Macro to do binary search

Suppose I have a fixed, constant, sorted list of numbers, for example:

11,13,15,17, 19,23,27,31

and I want to have a function(x) ( x in 11..31 ) which computes the index of the last number <= x using binary search. I could write it out by hand:

fn find_index( x:u8 ) -> u8 {
  return
  if x< 19 { 
    if x < 15 {  if x < 13 { 0 } else { 1 } }
    else { if x < 17 { 2 } else { 3 } }
  }
  else {
    if x < 27 { if x < 23 { 4 } else { 5 } }
    else { if x < 31 { 6 } else { 7 } }
  }
}

What I was wondering is whether a Rust macro could automate this. My actual list is 30 numbers, and writing it out by hand is a little messy.

Not 100% sure, but I think this is basically the code that a match statement will generate?
(it can match ranges using a..=b => {})

Rather than code expansion for 30 numbers, why not just use slice::binary_search?

1 Like

Hopefully to go faster, also the standard binary search fails if the number is not in the list.

I should have mentioned: if the list has runs of contiguous numbers, ideally it should use arithmetic to speed things up. My actual list ( 29 numbers, not 30 as I stated ) is:

3,4,5,6, 7,8,9,10, 11,13,15,17, 19,23,27,31, 35,43,51,59, 67,83,99,115, 131,163,195,227, 258

But at this stage I was just wondering if it is theoretically possible for a Rust macro to do something this complicated.

Each type of Rust macro—macro_use and procedural macro—is Turing-complete, so of course it is possible. (Which does not mean that it would be easy. :grinning:)

4 Likes

I'd measure that, because code bloat can hurt too.

The "failure" of binary search is up to you -- the Err is an index where you could insert sorted, so the prior index would hold your number less than x.

2 Likes

I just tried this ( I hadn't thought of it ). It doesn't appear to do a binary search ( which doesn't mean it's sub-optimal necessarily ). Code:

fn get_off_code( x:u16 ) -> usize
{
  match x
  {
    3..=10 => x as usize - 3,
    11..=12 => 8,
    13..=14 => 9,
    15..=16 => 10,
    17..=18 => 11,
    19..=22 => 12,    
    23..=26 => 13,
    27..=30 => 14,
    31..=34 => 15,
    35..=42 => 16,
    43..=50 => 17,
    51..=58 => 18,
    59..=66 => 19,
    67..=82 => 20,
    83..=98 => 21,
    99..=114 => 22,
    115..=130 => 23,
    131..=162 => 24,   
    163..=194 => 25,
    195..=226 => 26,
    227..=257 => 27,
    _ => 28
  }
}   
1 Like

It’s not exactly a binary search, but on 1.46 (current beta), you can use constexprs to calculate a lookup table at compile time.
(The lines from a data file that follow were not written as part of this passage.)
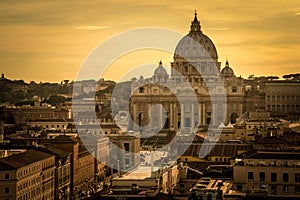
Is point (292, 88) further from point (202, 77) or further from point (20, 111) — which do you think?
point (20, 111)

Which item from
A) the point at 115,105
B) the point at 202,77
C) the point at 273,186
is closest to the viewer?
the point at 273,186

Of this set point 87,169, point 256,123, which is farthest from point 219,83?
point 87,169

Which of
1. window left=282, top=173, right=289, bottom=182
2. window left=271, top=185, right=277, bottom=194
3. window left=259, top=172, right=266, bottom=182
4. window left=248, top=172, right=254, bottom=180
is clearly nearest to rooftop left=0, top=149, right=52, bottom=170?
window left=248, top=172, right=254, bottom=180

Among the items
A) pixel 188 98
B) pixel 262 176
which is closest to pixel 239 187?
pixel 262 176

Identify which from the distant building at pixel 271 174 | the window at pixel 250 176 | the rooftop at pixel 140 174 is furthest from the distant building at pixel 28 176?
the window at pixel 250 176

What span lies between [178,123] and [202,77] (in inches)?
447

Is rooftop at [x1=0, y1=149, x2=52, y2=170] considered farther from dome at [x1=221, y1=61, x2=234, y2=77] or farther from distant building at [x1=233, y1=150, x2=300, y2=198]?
dome at [x1=221, y1=61, x2=234, y2=77]

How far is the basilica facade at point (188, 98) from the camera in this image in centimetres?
9569

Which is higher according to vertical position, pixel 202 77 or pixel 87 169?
pixel 202 77

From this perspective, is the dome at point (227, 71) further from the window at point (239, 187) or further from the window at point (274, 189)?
the window at point (239, 187)

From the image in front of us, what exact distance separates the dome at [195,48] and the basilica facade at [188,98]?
3.85 feet

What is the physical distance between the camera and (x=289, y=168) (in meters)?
31.2

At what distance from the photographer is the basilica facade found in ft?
314

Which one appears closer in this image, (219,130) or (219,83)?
(219,130)
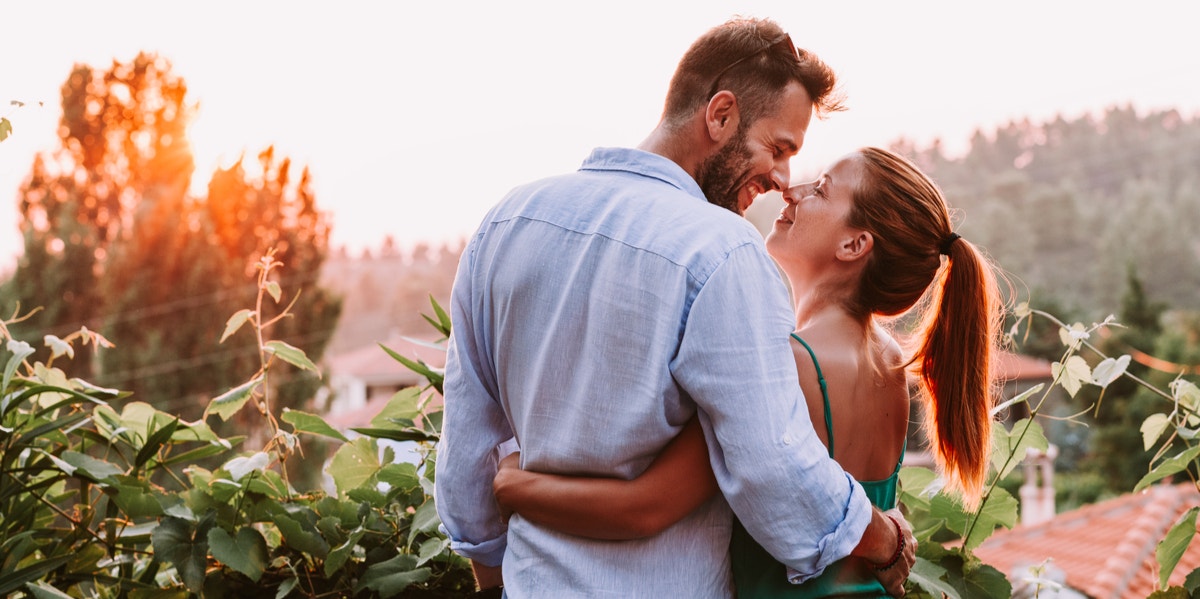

I haven’t profiled it, but I expect it to be reasonably competitive performance-wise: (Playground)

const fn find_index(x: u8) -> u8 {
    const VALS: &[u8] = &[11, 13, 15, 17, 19, 23, 27, 31];
    const MAX: u8 = VALS[VALS.len() - 1];
    const LUT: [u8; MAX as usize] = {
        let mut lut: [u8; MAX as usize] = [0; MAX as usize];
        let mut i_val: usize = 0;
        let mut i_lut: usize = 0;
        while i_lut < lut.len() {
            while VALS[i_val + 1] <= i_lut as u8 {
                i_val += 1;
            }
            lut[i_lut] = i_val as u8;
            i_lut += 1;
        }
        lut
    };
    if x as usize >= LUT.len() {
        (VALS.len() - 1) as u8
    } else {
        LUT[x as usize]
    }
}
1 Like

I did a quick test, comparing match to binary search. Binary search was marginally faster ( 29 msec for 10 million iterations versus 31 msec ).

Playground.

I had no idea you could do that, cool!

I updated your playground link to include the const LUT, and it appears significantly faster (Playground):

time elapsed=28 milli sec.
time elapsed=26 milli sec.
time elapsed=4 milli sec.
t1=176250000 t2=176250000 t3=176250000

This is a pretty ideal scenario for it, though: the entire table fits in 5 cache lines and is unlikely to be evicted in such a tight loop.

2 Likes

Correct me if I'm wrong, but shouldn't the compiler inline the result of the const fn, eliminating the lookup table completely? At least while the parameter supplied is also const.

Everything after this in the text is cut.